Ces derniers développements font craindre une escalade, est-on face à une régionalisation du conflit à Gaza ?

Dans le cas de la mer Rouge, il y a à la fois une régionalisation et une internationalisation de la conflictualité. Une régionalisation, parce qu’il y a une connexion explicite avec la guerre à Gaza qui est faite par les houthistes, lesquels, en s’inscrivant dans l’axe de la "moukawama" (la "résistance à Israël"), regroupant les "proxys" iraniens dans la région, entendent manifester leur solidarité avec la cause palestinienne en général, et le Hamas en particulier. Y compris en pratiquant des détournements de navires, ce qui ne relève rien moins que d’une forme de piratage, comme dans le cas du Galaxy Leader, détourné le 19 novembre dernier avec ses 25 hommes d’équipage vers le port de Hodeïda. Si on était en présence d’un Etat classique et non d’un "Etat failli" comme le Yémen, cela pourrait constituer un casus belli. C’est aussi ce qui permet de graduer la réplique pour éviter une montée aux extrêmes. Mais il y a aussi une internationalisation de fait en raison de l’impact évoqué sur l’économie mondiale de cette configuration conflictuelle régionale, ce qui n’est pas toujours le cas.

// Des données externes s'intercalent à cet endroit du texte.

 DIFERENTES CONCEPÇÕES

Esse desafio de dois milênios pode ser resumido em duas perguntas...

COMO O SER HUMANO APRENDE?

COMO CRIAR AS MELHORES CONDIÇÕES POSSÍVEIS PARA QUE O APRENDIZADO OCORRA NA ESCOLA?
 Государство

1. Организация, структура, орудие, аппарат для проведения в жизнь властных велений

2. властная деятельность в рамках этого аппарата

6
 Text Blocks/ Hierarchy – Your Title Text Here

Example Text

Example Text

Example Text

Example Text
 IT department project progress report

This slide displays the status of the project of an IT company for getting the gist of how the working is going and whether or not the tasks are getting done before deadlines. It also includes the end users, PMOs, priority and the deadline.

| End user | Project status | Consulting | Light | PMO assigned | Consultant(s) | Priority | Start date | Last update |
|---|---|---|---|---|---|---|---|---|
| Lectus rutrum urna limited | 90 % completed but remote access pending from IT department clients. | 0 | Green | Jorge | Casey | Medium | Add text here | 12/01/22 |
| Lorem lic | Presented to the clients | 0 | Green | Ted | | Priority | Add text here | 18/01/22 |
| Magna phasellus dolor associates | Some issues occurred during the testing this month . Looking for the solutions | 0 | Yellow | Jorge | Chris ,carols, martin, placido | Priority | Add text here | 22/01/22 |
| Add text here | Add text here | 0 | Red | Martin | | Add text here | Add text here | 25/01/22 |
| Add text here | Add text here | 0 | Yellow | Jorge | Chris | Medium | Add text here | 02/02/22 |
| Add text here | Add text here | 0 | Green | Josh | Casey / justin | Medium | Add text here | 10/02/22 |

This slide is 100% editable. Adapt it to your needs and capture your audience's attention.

Les rebelles houthistes du Yémen font donc partie de "l’axe de résistance" mené par Téhéran contre Israël et les Etats-Unis. Les Iraniens peuvent-ils aller plus loin dans leur soutien aux houthistes, notamment en lançant des attaques maritimes ?

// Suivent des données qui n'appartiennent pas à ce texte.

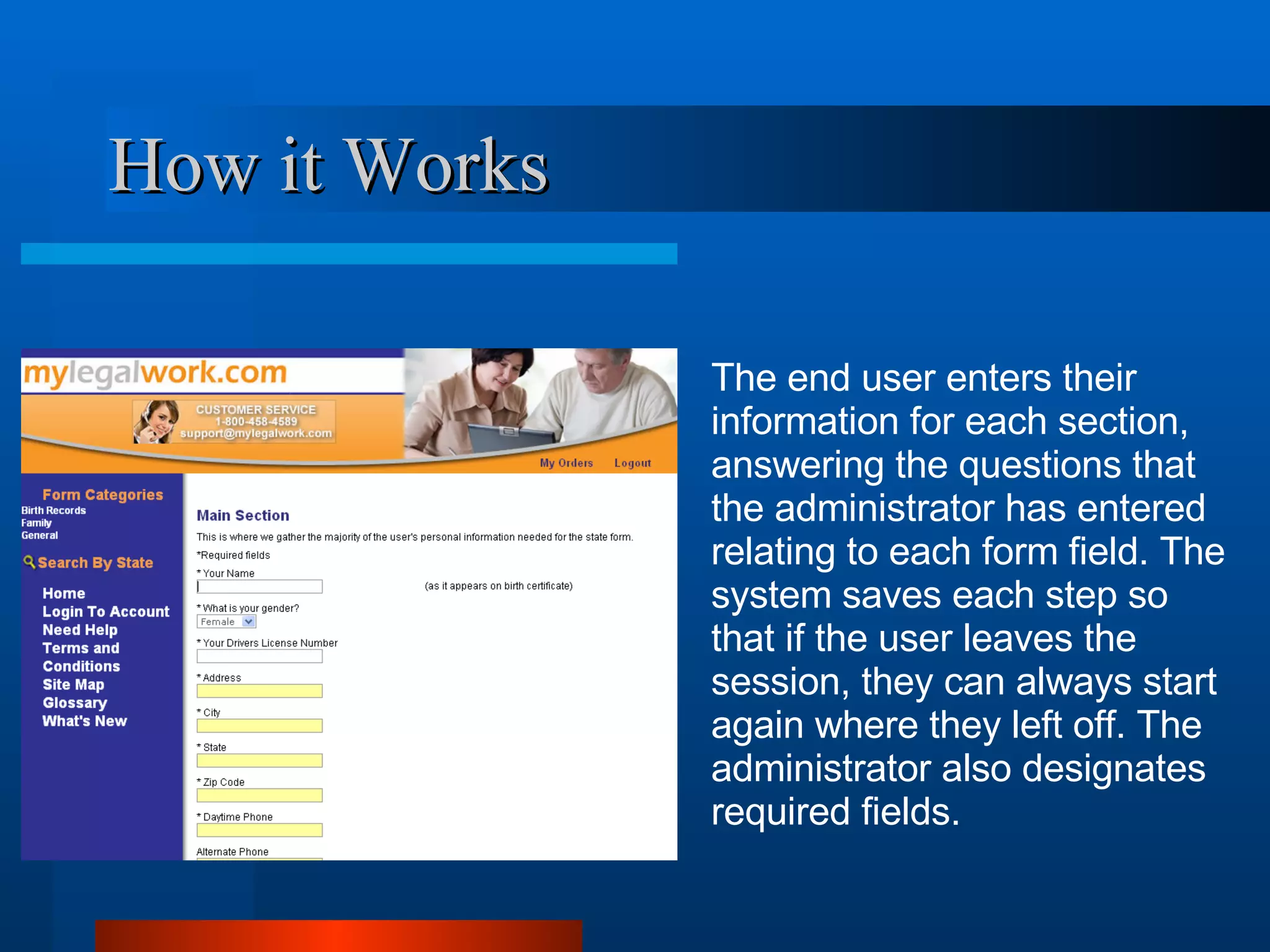 How it Works

mylegalwork.com

CUSTOMER SERVICE
1-800-458-4589
support@mylegalwork.com

My Orders Logout

Form Categories
Birth Records
Family
General

Search By State

Home
Login To Account
Need Help
Terms and Conditions
Site Map
Glossary
What's New

Main Section

This is where we gather the majority of the user's personal information needed for the state form.

*Required fields

* Your Name

(as it appears on birth certificate)

* What is your gender?

Female

* Your Drivers License Number

* Address

* City

* State

* Zip Code

* Daytime Phone

Alternate Phone

The end user enters their information for each section, answering the questions that the administrator has entered relating to each form field. The system saves each step so that if the user leaves the session, they can always start again where they left off. The administrator also designates required fields.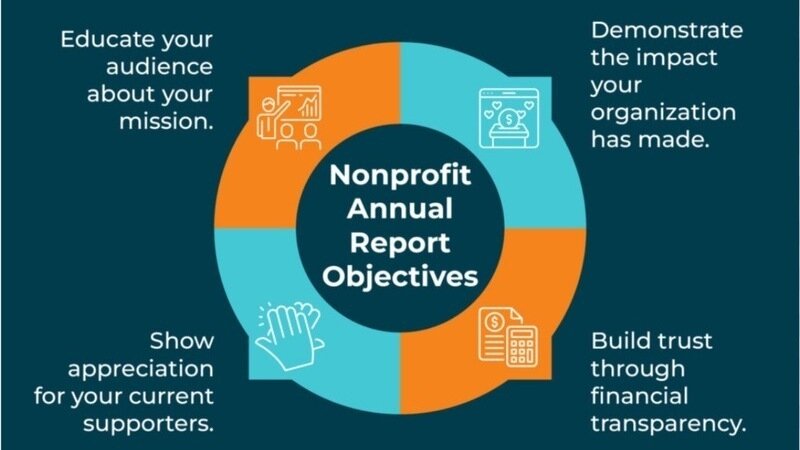 Educate your audience about your mission.

Demonstrate the impact your organization has made.

Nonprofit Annual Report Objectives

Show appreciation for your current supporters.

Build trust through financial transparency.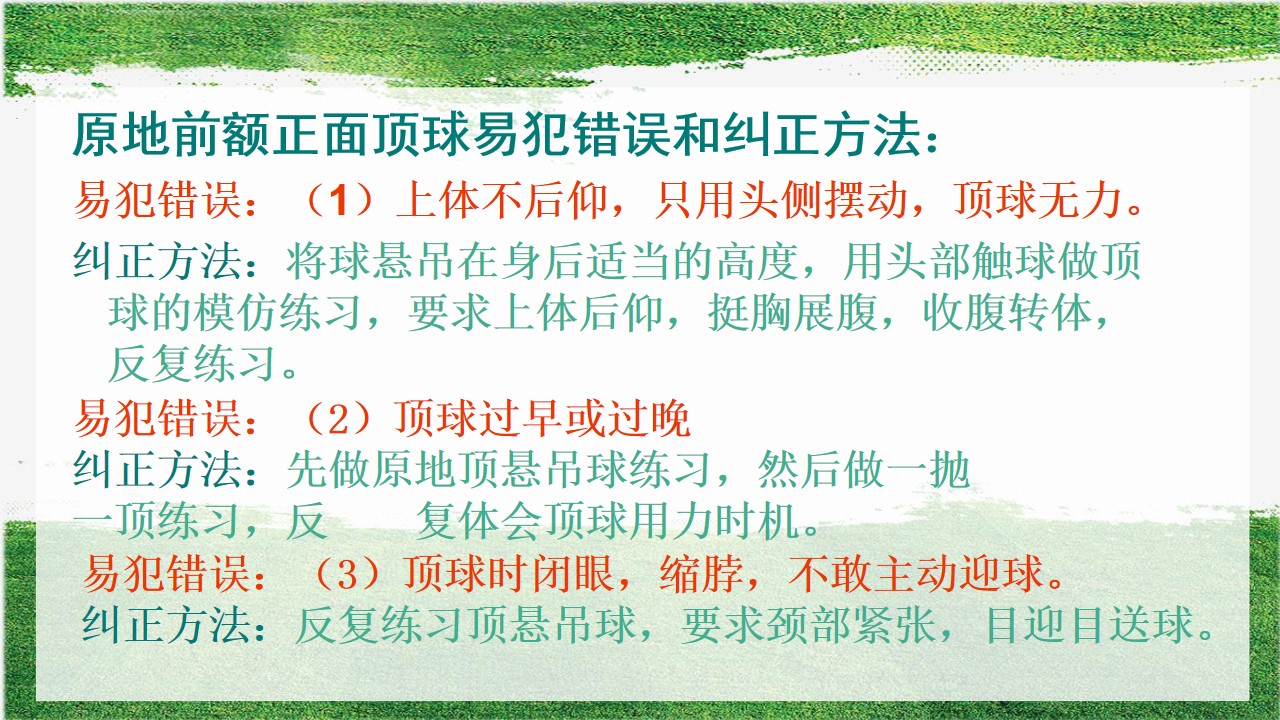 原地前额正面顶球易犯错误和纠正方法：

易犯错误：（1）上体不后仰，只用头侧摆动，顶球无力。

纠正方法：将球悬吊在身后适当的高度，用头部触球做顶球的模仿练习，要求上体后仰，挺胸展腹，收腹转体，反复练习。

易犯错误：（2）顶球过早或过晚

纠正方法：先做原地顶悬吊球练习，然后做一抛一顶练习，反 复体会顶球用力时机。

易犯错误：（3）顶球时闭眼，缩脖，不敢主动迎球。

纠正方法：反复练习顶悬吊球，要求颈部紧张，目迎目送球。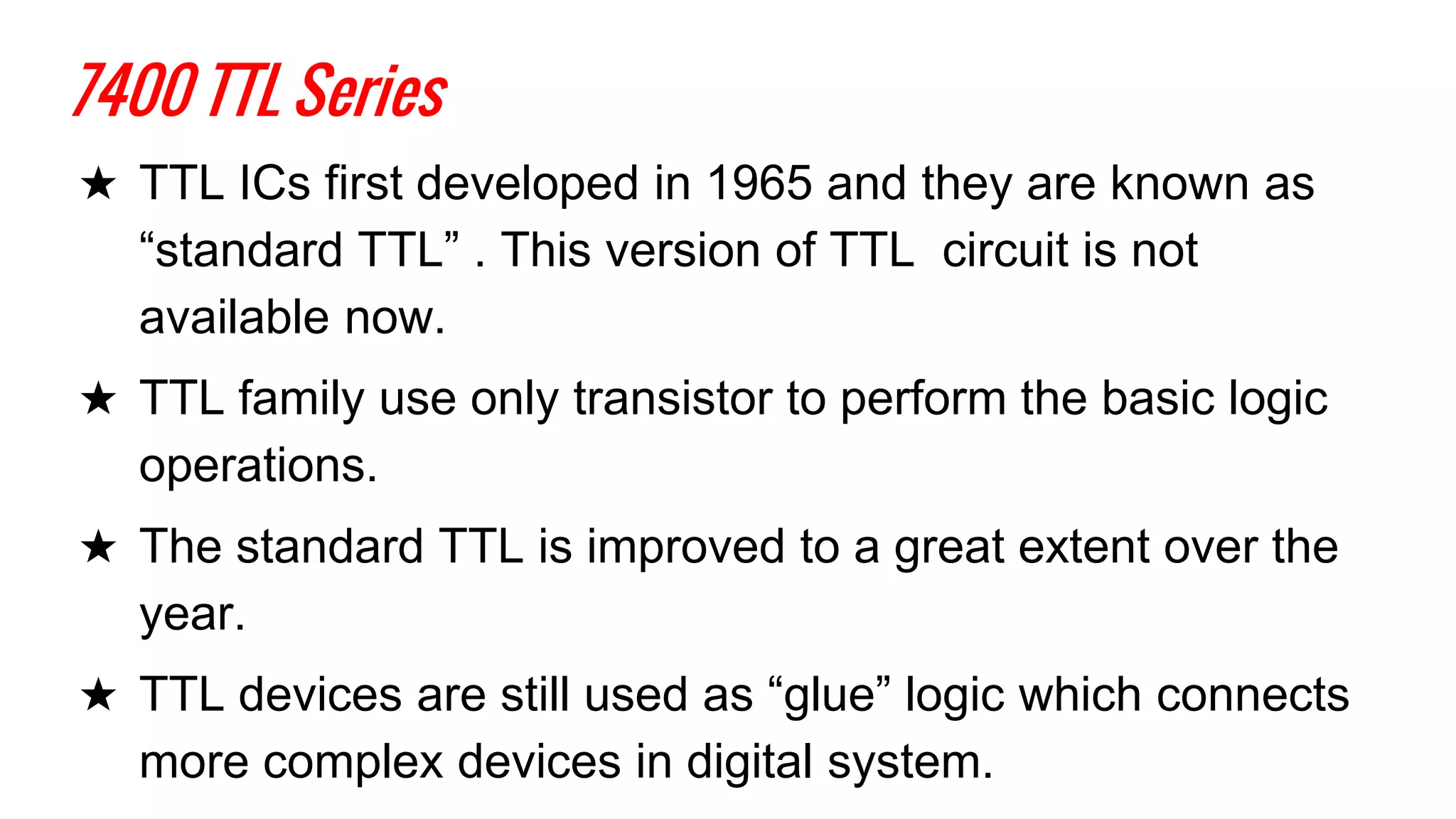 7400 TTL Series

★ TTL ICs first developed in 1965 and they are known as “standard TTL” . This version of TTL  circuit is not available now.

★ TTL family use only transistor to perform the basic logic operations.

★ The standard TTL is improved to a great extent over the year.

★ TTL devices are still used as “glue” logic which connects more complex devices in digital system.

Les Iraniens n’ont pas une marine en mesure de se confronter directement à l’US Navy en mer Rouge, mais ils ont une capacité de nuisance et de perturbation des flux maritimes et, donc, indirectement, d’avoir un impact sur l’économie mondiale. On est dans une logique de guerre hybride. Ils disposaient en mer Rouge d’un navire espion, le Saviz, qui avait été durablement endommagé en avril 2021 par une opération non revendiquée. Le Behshad a pris la relève en août 2021, qui transfère probablement des renseignements utiles aux houthistes pour l’identification des navires transitant en mer Rouge. C’est ce que pointent les Américains quand ils déclarent le 22 décembre dernier que "le soutien iranien aux houthistes est solide et se traduit en livraisons d’équipements militaires sophistiqués, en transmission de renseignements, en aide financière et en formation, [même] si Téhéran délègue les décisions opérationnelles aux houthistes". Toute la difficulté pour des forces régulières réside dans la gestion du caractère hybride de la conflictualité à l’œuvre, parce qu’il y a un risque escalatoire, alors même qu’on est dans une logique d’évitement d’un affrontement direct. C’est la force du faible et la faiblesse du fort des acteurs de la guerre hybride. Mais, en attendant, la capacité de nuisance, elle, est avérée. Téhéran se trouve sur la ligne de crête, qui consiste à ne pas dépasser des lignes rouges afin d’éviter un dérapage incontrôlé et un engrenage incontrôlable. Ce n’est pas encore le cas pour l’instant. Mais il y a une multiplication cumulative d’éléments qui favorisent cette logique d’escalade. Même si elle n’est souhaitée officiellement par aucun des acteurs en présence.